The corporation is authorized to issue two classes of stock, common stock and preferred stock:

(A) Authorized Capital Stock. The aggregate number of shares which the corporation shall have the authority to issue is 77,000,000 shares, of which 75,000,000 shares shall be Common Stock, par value $0.001 per share (the "Common Stock"), and 2,000,000 shares shall be Preferred Stock, par value $0.001 per share (the " Preferred Stock"). All shares of Common Stock will be identical and will entitle the holders thereof to the same rights, powers and privileges. The rights, powers and privileges of the holders of the Common Stock are subject to and qualified by the rights of holders of the Preferred Stock.

(B) Preferred Stock.

(1) Issuances. The Board of Directors is expressly authorized to provide for the issuance of all or any shares of the undesignated Preferred Stock in one or more series, each with such designations, preferences, powers, rights, privileges, qualifications, limitations or restrictions as shall be stated in the resolution or resolutions adopted by the Board of Directors to create such series. Except as may otherwise be provided in these Articles, as amended from time to time, different series of Preferred Stock shall not be construed to constitute different classes of shares for the purpose of voting by classes.

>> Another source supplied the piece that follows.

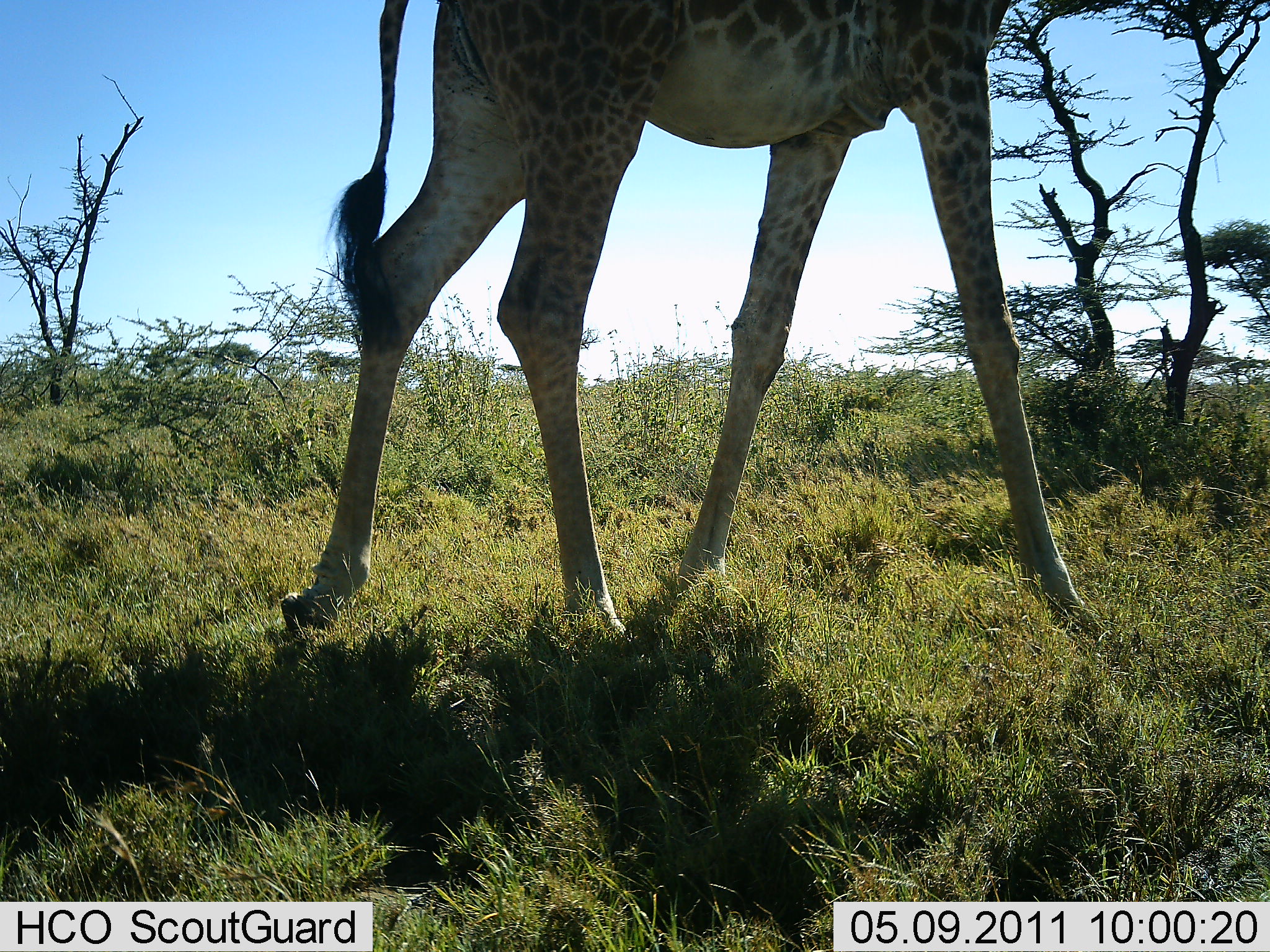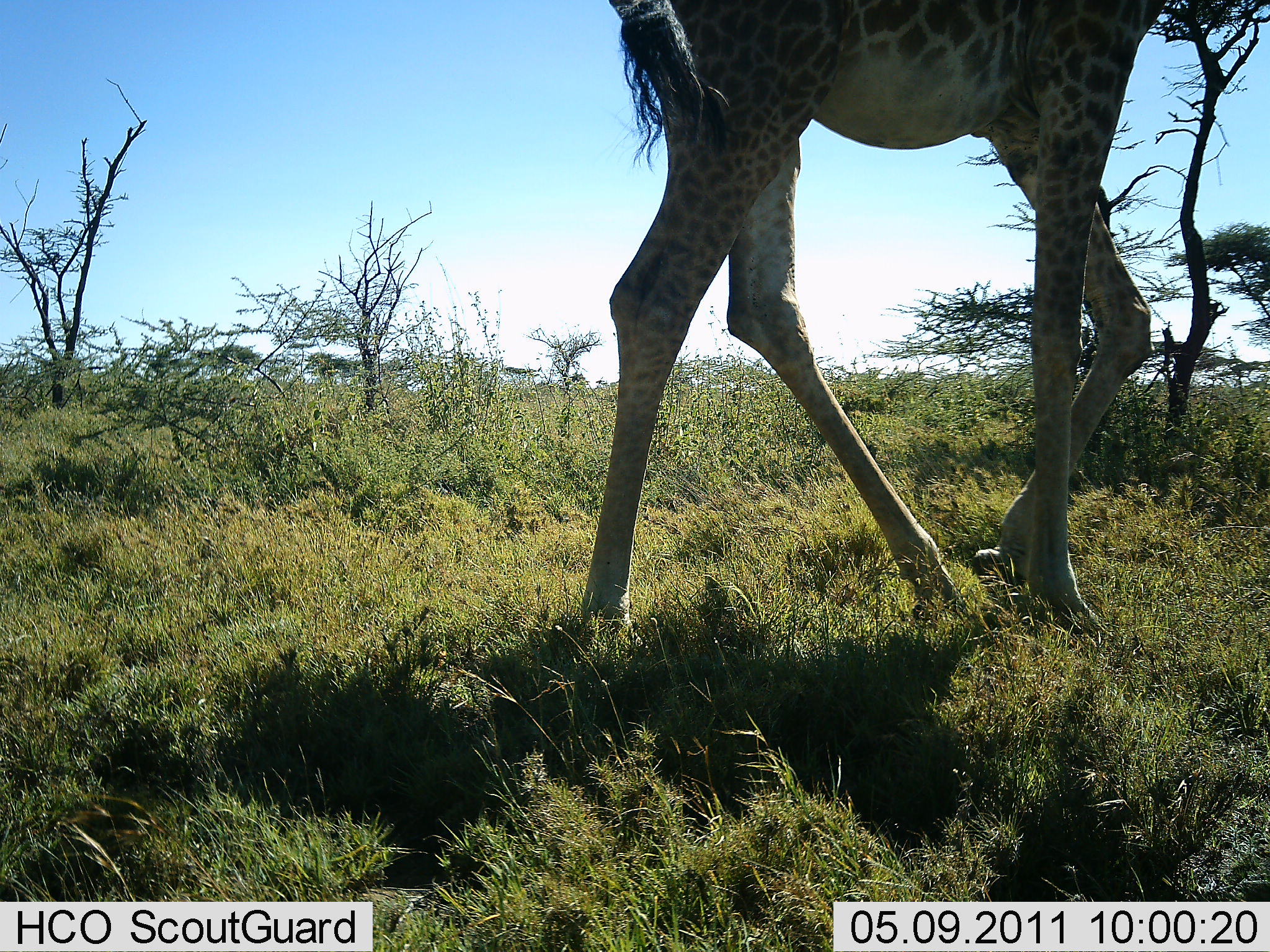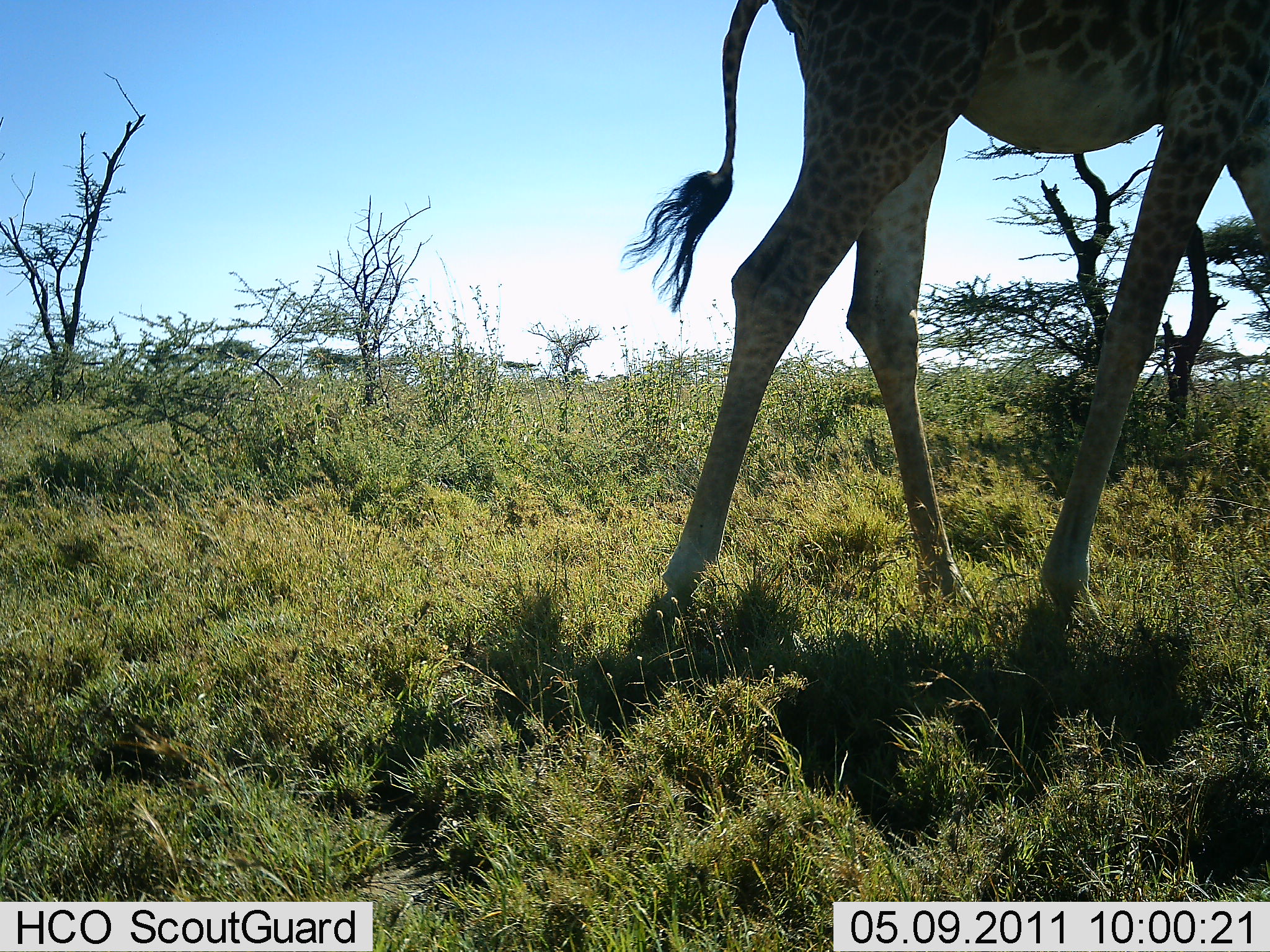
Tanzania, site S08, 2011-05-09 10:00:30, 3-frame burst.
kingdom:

For each series, the Board of Directors shall determine, by resolution or resolutions adopted prior to the issuance of any shares thereof, the designations, preferences, limitations and relative or other rights thereof, including but not limited to the following relative rights and preferences, as to which there may be variations among different series:

o The rate and manner of payment of dividends, if any;
o Whether shares may be redeemed and, if so, the redemption price and the terms and conditions of redemption;
o The amount payable upon shares in the event of liquidation, dissolution or other winding-up of the Corporation;
o Sinking fund provisions, if any, for the redemption or purchase of shares;
o The terms and conditions, if any, on which shares may be converted or exchanged;
o Voting rights, if any; and
o Any other rights and preferences of such shares, to the full extent now or hereafter permitted by the laws of the State of Nevada.

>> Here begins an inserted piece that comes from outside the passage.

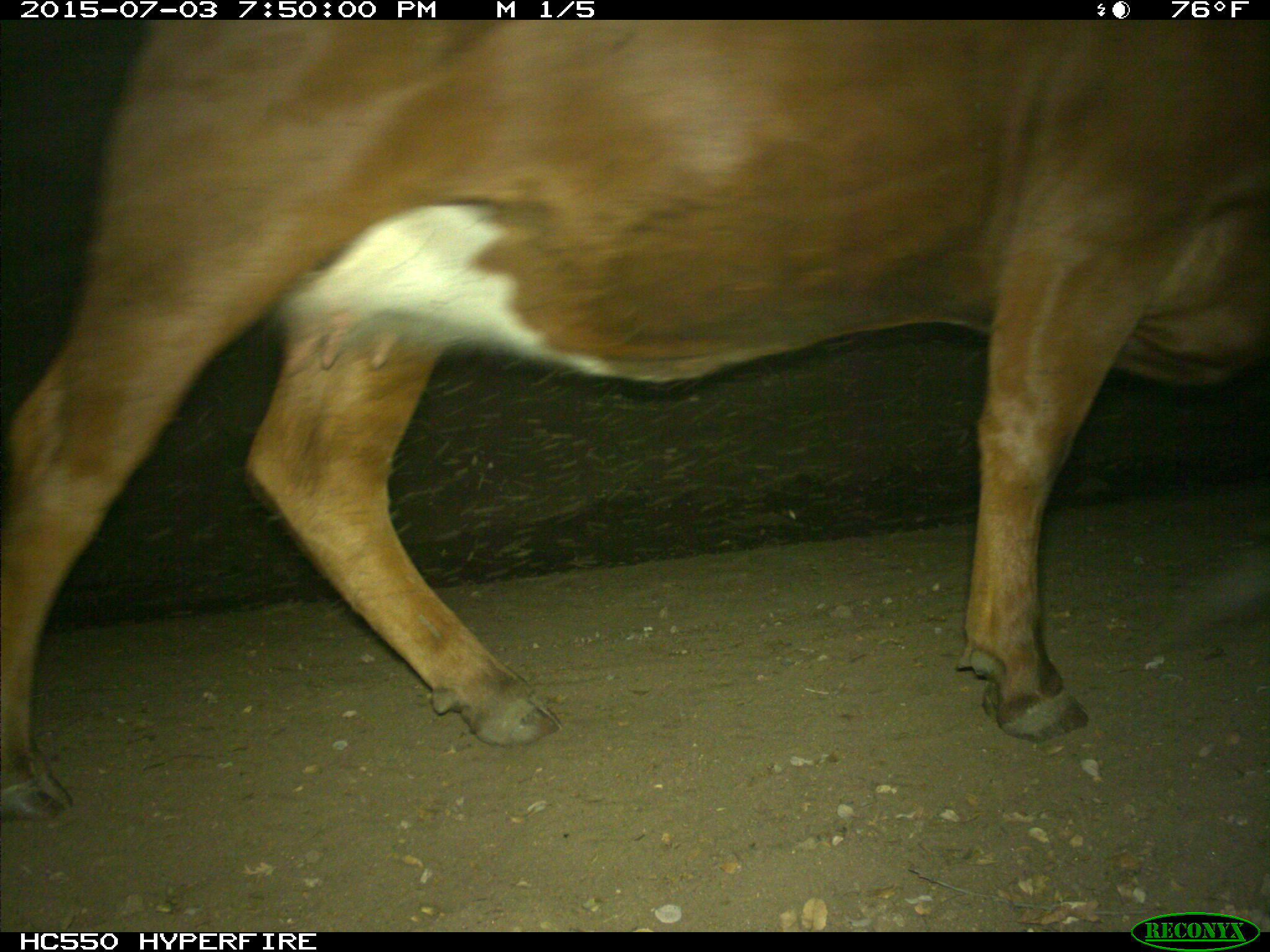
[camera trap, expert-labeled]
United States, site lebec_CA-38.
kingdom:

(2) Authority of the Board of Directors. The Board of Directors shall have the authority to determine the number of shares that will comprise each series. Prior to the issuance of any shares of a series, but after adoption by the Board of Directors of the resolution establishing such series, the appropriate officers of the Corporation shall file such documents with the State of Nevada.

Articles of Amendment setting forth such matters will be filed in accordance with Section 390(2) of Chapter 78 of the Nevada Revised Statutes or any successor provision thereto. Notwithstanding the forgoing, before the issuance of any shares of any class or series of which the number, preferences, limitations or relative rights are set forth in Articles of Amendment filed in accordance with Section 390(2) of Chapter 78 of the Nevada Revised Statutes or any successor provision thereto, the Board of Directors may amend or rescind any terms applicable to such class or series in accordance with the procedures set forth in Section 390(1) of Chapter 78 of the Nevada Revised Statutes or any successor provision thereto."